Joel Spolsky founder of Fog Creek software and blogger at Joel on Software is quiting blogging with a modest marketing campaign. Perhaps he is right, perhaps he is wrong. I personally appreciated his blog even-though his articles were often print-quality level. Like a true blogger he says goodbye with an insightful personal post with some important lessons:
To really work, Sierra observed, an entrepreneur’s blog has to be about something bigger than his or her company and his or her product. This sounds simple, but it isn’t. It takes real discipline to not talk about yourself and your company. Blogging as a medium seems so personal, and often it is. But when you’re using a blog to promote a business, that blog can’t be about you, Sierra said. It has to be about your readers, who will, it’s hoped, become your customers. It has to be about making them awesome.
But…
Once I had built an audience among programmers, enough of them turned into customers that I was able to get my bootstrapped company off the ground. The audience was so precisely defined that products we tried to make that weren’t specifically for programmers pretty much flopped. They were great products, but they just weren’t for programmers, and we didn’t have a way to market them effectively to nonprogrammers.
Interesting RFS (request for startups) by YCombinator for iPad Applications:
Programmers may never want a computer they don’t control, but ordinary people just want something cheap that works. And that’s how the iPad will seem to them. Many will never make a conscious decision to switch.
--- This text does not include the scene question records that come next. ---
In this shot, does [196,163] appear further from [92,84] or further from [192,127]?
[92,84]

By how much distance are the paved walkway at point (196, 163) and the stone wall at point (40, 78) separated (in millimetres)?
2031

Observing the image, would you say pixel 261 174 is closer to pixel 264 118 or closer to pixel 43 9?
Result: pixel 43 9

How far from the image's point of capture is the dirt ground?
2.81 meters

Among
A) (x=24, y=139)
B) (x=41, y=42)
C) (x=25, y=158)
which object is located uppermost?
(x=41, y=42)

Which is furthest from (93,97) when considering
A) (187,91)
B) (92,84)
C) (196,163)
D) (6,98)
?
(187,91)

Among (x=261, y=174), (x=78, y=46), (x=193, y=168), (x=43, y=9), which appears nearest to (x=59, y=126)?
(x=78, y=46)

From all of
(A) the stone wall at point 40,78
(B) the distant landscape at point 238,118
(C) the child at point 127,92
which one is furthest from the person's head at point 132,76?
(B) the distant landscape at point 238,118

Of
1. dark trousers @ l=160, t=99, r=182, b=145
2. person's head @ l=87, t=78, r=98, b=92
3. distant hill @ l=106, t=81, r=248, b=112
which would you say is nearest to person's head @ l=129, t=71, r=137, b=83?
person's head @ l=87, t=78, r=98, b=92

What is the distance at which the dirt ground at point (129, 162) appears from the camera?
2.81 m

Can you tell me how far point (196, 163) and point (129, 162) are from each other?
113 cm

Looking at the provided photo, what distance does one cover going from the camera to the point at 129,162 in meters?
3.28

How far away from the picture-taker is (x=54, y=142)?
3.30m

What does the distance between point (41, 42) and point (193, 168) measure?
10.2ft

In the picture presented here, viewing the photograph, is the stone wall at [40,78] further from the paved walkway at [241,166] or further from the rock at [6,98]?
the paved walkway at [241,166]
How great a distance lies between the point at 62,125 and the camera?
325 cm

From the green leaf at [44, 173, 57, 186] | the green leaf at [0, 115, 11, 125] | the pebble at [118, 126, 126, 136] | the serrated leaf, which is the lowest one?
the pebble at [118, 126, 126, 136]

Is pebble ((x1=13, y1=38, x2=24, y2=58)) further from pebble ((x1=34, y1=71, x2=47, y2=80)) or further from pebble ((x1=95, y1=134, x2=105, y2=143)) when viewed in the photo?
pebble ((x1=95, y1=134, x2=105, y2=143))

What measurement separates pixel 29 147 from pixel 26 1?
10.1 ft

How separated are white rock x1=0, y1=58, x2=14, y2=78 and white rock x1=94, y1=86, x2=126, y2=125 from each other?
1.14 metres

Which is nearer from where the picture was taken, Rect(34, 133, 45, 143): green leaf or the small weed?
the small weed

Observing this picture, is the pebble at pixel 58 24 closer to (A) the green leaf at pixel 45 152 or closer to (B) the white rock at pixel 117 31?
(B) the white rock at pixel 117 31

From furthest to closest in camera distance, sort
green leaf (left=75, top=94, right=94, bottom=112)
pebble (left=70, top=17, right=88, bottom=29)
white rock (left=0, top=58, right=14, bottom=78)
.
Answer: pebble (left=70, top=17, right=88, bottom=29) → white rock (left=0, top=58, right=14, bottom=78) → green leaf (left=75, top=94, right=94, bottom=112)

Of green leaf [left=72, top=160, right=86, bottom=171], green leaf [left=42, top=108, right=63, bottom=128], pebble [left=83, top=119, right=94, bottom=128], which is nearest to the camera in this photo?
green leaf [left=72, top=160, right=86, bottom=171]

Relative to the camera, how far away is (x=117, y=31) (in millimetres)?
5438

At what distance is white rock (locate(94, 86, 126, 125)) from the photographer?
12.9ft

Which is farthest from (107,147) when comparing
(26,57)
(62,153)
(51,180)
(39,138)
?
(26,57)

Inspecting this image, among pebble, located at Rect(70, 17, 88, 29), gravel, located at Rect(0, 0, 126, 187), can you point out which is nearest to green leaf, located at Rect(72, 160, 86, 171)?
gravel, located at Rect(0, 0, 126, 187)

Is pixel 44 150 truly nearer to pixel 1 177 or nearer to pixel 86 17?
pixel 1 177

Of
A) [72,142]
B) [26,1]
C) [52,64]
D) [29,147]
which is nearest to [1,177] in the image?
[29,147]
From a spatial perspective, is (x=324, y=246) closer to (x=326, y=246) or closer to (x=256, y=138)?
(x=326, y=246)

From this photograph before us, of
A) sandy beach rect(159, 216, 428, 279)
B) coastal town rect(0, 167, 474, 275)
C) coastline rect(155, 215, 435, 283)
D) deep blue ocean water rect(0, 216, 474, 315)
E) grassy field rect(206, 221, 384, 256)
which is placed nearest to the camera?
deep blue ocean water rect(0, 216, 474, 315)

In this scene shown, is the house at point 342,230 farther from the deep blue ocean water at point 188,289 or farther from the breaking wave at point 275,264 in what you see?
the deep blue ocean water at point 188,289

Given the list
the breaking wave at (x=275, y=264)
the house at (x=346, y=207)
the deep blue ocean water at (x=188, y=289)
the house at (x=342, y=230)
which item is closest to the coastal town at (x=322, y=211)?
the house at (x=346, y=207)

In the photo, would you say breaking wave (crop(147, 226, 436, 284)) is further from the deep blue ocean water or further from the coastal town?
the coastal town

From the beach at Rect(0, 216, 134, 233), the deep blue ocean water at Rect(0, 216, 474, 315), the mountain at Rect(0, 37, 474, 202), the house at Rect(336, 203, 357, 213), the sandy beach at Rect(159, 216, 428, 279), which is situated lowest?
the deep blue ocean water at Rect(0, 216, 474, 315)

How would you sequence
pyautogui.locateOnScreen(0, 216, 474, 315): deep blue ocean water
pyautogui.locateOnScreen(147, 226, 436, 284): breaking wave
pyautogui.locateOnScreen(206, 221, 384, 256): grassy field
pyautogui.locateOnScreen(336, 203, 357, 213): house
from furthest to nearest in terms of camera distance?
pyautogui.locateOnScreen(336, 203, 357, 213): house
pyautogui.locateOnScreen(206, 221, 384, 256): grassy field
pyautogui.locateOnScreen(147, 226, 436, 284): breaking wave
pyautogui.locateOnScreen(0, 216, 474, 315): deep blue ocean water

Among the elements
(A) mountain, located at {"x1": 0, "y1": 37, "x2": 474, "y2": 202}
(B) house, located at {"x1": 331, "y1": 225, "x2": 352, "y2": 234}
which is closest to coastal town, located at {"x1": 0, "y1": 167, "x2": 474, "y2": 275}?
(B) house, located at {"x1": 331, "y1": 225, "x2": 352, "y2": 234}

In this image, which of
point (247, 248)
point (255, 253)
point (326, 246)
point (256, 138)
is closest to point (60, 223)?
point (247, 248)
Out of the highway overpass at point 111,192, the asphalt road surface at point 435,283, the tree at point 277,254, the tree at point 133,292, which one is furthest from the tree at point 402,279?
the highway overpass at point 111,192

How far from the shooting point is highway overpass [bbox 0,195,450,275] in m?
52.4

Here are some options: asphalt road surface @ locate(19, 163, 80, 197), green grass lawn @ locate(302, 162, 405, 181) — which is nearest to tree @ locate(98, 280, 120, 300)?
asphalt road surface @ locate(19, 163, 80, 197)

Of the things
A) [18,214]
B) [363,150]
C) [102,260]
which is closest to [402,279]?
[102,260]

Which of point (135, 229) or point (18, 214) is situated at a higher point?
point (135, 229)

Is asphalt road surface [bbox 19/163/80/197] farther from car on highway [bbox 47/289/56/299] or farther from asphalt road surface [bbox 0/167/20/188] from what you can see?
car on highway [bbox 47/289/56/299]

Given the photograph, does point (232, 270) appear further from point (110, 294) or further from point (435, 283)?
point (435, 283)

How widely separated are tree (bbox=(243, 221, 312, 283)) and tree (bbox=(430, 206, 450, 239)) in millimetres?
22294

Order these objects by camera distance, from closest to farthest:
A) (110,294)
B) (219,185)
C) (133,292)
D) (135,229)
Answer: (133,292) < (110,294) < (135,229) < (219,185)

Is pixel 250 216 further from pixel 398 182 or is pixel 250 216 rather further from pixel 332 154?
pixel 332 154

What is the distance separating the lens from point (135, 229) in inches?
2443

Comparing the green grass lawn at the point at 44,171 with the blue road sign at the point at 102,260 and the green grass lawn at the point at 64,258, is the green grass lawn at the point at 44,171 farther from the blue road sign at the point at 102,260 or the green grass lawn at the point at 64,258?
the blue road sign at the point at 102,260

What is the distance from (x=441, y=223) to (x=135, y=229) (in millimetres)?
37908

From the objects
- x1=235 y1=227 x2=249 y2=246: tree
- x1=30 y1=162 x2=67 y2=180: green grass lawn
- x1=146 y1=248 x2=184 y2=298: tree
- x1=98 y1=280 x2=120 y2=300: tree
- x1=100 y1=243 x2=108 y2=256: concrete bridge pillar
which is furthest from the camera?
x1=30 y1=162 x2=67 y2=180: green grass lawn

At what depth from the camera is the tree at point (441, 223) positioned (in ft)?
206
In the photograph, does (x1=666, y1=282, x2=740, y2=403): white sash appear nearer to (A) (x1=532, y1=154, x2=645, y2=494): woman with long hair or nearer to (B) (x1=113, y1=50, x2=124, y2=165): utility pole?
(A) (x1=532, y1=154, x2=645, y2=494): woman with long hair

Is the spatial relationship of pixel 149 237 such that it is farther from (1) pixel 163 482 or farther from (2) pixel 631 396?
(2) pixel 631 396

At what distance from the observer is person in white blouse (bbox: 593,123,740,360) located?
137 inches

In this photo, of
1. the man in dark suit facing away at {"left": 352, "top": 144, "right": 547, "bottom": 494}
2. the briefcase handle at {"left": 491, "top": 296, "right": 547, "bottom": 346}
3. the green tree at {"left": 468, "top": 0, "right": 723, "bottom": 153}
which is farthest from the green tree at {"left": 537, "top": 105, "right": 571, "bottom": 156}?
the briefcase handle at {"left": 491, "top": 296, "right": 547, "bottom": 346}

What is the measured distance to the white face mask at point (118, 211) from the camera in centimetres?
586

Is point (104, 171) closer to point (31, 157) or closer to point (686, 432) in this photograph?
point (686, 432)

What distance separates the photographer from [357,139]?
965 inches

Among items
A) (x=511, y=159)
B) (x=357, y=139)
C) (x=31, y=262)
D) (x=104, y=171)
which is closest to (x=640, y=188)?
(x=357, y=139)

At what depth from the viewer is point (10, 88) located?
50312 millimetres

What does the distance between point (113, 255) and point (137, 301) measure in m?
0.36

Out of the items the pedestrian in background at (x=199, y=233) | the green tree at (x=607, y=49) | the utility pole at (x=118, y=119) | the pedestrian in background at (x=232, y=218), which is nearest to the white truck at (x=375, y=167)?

They’ll get an iPad as well, then find they use their Windows machine less and less. When it dies they won’t replace it.
Behavioral economist and Nobel laureate Daniel Kahneman gives a TED-talk on the difference in perception of happiness between the experiencing self (the temporal aspect) and the remembering self (the reflective aspect).
Lets hope some of Kahneman’s research finds its ways into our governments policies. It could fill part of the huge gap a perverse fixation of economic growth has given our current society. I believe well-being and happiness should be considered seriously in any modern civil society.
Hat tip to @yoldaanderkor.
Haven’t seen this one yet, but I like the pitch. I presume Art & Copy is mostly about advertising and where marketeers get their constant inspiration from. There is a screening in Amsterdam later this week in the SMART Project space.
YouTube is a true marvel of an alternative storytelling mechanism. You start with one video and you yourself determine how the plot continues. I’ve pasted a storyline of myself:
Sunglass Catch
“Catching Glasses” Explanation
Gondry Shoes
And so each person creates his/her own story — no director required. Not surprising one of YouTube greatest innovation is the related video-feature.